WHAT TO DO: After reading the listing below, copy it out exactly.

DATA EXCERPTS:
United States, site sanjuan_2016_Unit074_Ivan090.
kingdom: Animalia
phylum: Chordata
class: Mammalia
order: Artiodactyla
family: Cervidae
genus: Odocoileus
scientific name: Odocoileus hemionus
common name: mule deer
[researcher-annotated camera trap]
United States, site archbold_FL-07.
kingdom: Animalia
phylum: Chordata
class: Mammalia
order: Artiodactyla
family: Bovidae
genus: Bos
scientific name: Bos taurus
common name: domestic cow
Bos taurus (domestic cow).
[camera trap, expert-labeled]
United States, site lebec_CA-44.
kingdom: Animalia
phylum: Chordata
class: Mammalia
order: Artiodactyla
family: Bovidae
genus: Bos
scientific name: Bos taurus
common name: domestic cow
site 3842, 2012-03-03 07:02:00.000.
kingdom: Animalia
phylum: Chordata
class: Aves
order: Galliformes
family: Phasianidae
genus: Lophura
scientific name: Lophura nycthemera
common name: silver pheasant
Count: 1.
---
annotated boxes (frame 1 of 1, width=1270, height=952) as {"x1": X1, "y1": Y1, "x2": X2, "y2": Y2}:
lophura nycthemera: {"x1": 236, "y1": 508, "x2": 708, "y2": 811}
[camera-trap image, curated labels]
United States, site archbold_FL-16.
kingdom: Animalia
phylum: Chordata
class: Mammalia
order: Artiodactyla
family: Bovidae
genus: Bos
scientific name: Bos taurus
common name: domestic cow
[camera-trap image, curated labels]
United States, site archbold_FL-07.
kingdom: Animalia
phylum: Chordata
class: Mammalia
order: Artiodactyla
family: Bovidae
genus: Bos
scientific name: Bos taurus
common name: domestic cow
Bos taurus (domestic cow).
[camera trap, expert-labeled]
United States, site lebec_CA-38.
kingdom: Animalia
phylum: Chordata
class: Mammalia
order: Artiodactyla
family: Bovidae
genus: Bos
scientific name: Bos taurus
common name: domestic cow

SOLVED EXERCISE:
United States, site sanjuan_2016_Unit074_Ivan090.
kingdom: Animalia
phylum: Chordata
class: Mammalia
order: Artiodactyla
family: Cervidae
genus: Odocoileus
scientific name: Odocoileus hemionus
common name: mule deer
[researcher-annotated camera trap]
United States, site archbold_FL-07.
kingdom: Animalia
phylum: Chordata
class: Mammalia
order: Artiodactyla
family: Bovidae
genus: Bos
scientific name: Bos taurus
common name: domestic cow
Bos taurus (domestic cow).
[camera trap, expert-labeled]
United States, site lebec_CA-44.
kingdom: Animalia
phylum: Chordata
class: Mammalia
order: Artiodactyla
family: Bovidae
genus: Bos
scientific name: Bos taurus
common name: domestic cow
site 3842, 2012-03-03 07:02:00.000.
kingdom: Animalia
phylum: Chordata
class: Aves
order: Galliformes
family: Phasianidae
genus: Lophura
scientific name: Lophura nycthemera
common name: silver pheasant
Count: 1.
---
annotated boxes (frame 1 of 1, width=1270, height=952) as {"x1": X1, "y1": Y1, "x2": X2, "y2": Y2}:
lophura nycthemera: {"x1": 236, "y1": 508, "x2": 708, "y2": 811}
[camera-trap image, curated labels]
United States, site archbold_FL-16.
kingdom: Animalia
phylum: Chordata
class: Mammalia
order: Artiodactyla
family: Bovidae
genus: Bos
scientific name: Bos taurus
common name: domestic cow
[camera-trap image, curated labels]
United States, site archbold_FL-07.
kingdom: Animalia
phylum: Chordata
class: Mammalia
order: Artiodactyla
family: Bovidae
genus: Bos
scientific name: Bos taurus
common name: domestic cow
Bos taurus (domestic cow).
[camera trap, expert-labeled]
United States, site lebec_CA-38.
kingdom: Animalia
phylum: Chordata
class: Mammalia
order: Artiodactyla
family: Bovidae
genus: Bos
scientific name: Bos taurus
common name: domestic cow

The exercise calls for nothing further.